Today, with less physical labor required to hold a job and advances in technology, disability in the workforce is becoming both irrelevant and commonplace. It no longer matters that I can’t walk without crutches or a walker.

But, it’s also not uncommon nowadays for someone to be considered “disabled” for a time without a needed plug-in or an app for this and an app for that.

I lose touch with the world and my network of contacts (and, therefore, become “disabled,” since “keeping in touch” today is a life activity), if I simply lose my smartphone or if I can’t access the Internet with my iPad.

We’re also at the dawn of an age where people and machines are becoming one -- not just externally but internally (thanks to nanotechnology). With advances in medical technology, individuals previously thought to be “crippled,” “handicapped” or “disabled” are becoming “perfectly able” and part of the employable population.

We could be on the cutting edge of a new way of looking at aging and disability. Aging could be just another stage in life which requires more “plug-ins.”

And, we could be reaching a point in the near future where virtually everyone will need an accommodation beyond the basics described by AJ Withers (such as artificial intelligence) to effectively obtain a meaningful education, compete in the workplace, enjoy recreation to the fullest etc.

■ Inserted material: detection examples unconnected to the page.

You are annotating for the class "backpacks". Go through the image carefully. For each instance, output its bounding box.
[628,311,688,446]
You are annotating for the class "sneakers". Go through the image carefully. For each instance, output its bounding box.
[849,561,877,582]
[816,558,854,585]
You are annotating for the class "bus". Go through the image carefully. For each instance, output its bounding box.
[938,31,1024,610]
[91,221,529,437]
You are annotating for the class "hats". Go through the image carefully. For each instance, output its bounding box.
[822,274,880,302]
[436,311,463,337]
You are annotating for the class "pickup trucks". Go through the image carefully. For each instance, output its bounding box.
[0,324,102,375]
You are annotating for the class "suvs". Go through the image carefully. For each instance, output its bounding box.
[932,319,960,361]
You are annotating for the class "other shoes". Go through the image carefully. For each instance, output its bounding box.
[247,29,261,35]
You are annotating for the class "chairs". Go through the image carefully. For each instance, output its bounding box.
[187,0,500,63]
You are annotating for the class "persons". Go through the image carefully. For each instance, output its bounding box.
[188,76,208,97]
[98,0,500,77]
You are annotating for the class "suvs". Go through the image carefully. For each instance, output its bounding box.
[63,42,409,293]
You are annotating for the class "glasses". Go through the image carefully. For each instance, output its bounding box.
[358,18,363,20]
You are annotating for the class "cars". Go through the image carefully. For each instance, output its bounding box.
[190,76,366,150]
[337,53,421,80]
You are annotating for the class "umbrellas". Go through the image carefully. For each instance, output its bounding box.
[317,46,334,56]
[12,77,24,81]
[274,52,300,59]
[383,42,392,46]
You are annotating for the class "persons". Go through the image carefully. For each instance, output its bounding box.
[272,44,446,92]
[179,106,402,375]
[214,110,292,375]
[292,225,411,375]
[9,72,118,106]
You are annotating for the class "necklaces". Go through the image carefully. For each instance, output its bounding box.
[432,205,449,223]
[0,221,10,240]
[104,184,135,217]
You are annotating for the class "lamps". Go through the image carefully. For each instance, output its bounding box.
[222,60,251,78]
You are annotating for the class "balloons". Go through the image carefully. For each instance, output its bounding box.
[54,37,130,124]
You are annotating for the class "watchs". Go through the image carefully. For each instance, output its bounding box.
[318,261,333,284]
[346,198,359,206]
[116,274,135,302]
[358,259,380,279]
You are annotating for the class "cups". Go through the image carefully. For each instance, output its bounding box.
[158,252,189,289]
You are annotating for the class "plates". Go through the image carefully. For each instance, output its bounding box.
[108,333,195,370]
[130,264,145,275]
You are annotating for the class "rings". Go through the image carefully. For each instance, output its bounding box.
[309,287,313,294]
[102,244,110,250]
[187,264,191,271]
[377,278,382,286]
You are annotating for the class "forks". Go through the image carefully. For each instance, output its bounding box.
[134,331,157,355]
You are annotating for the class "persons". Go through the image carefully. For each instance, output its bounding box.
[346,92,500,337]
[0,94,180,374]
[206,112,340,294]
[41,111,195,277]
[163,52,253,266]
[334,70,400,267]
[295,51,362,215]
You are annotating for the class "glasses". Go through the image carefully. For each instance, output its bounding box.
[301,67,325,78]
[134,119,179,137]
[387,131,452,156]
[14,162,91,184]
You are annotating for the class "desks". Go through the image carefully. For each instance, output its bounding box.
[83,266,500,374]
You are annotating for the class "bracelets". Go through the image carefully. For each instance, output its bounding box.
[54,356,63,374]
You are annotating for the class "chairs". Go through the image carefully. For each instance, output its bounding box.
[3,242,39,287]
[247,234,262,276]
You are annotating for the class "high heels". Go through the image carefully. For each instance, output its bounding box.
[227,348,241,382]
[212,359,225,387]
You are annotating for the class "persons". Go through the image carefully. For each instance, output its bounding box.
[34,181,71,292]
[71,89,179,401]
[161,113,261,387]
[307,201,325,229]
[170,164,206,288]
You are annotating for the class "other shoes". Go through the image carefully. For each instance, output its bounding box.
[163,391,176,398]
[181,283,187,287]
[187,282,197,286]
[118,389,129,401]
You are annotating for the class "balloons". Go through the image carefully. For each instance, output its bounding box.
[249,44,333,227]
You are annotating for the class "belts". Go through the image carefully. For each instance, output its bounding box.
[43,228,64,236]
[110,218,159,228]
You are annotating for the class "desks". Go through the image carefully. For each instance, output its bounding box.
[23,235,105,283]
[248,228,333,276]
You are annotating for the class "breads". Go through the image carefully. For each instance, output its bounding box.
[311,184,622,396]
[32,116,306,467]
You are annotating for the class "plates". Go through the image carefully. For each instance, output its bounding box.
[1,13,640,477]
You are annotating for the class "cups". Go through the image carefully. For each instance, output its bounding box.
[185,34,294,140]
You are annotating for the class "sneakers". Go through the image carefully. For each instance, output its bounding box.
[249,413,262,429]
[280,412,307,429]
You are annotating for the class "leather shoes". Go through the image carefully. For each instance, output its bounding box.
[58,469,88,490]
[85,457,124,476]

If that’s the case, disability is disappearing for those of us living in the 21st Century. Disability doesn’t matter anymore in terms of accessing the means to fully participate in society.

Death may also eventually take on a new meaning. Death could someday mean being “disabled,”the point at which combining a human being with machines or a virtual, personalized assistant to be “perfectly able” is no longer feasible or preferred.

As seniors, we need to become “armchair experts” of what is happening in neuroscience, genetics, nanotechnology, robotics and artificial intelligence. It’s fun. It builds self-confidence. It helps us all stand a little taller.

* How has your view of physical dependency changed over the years?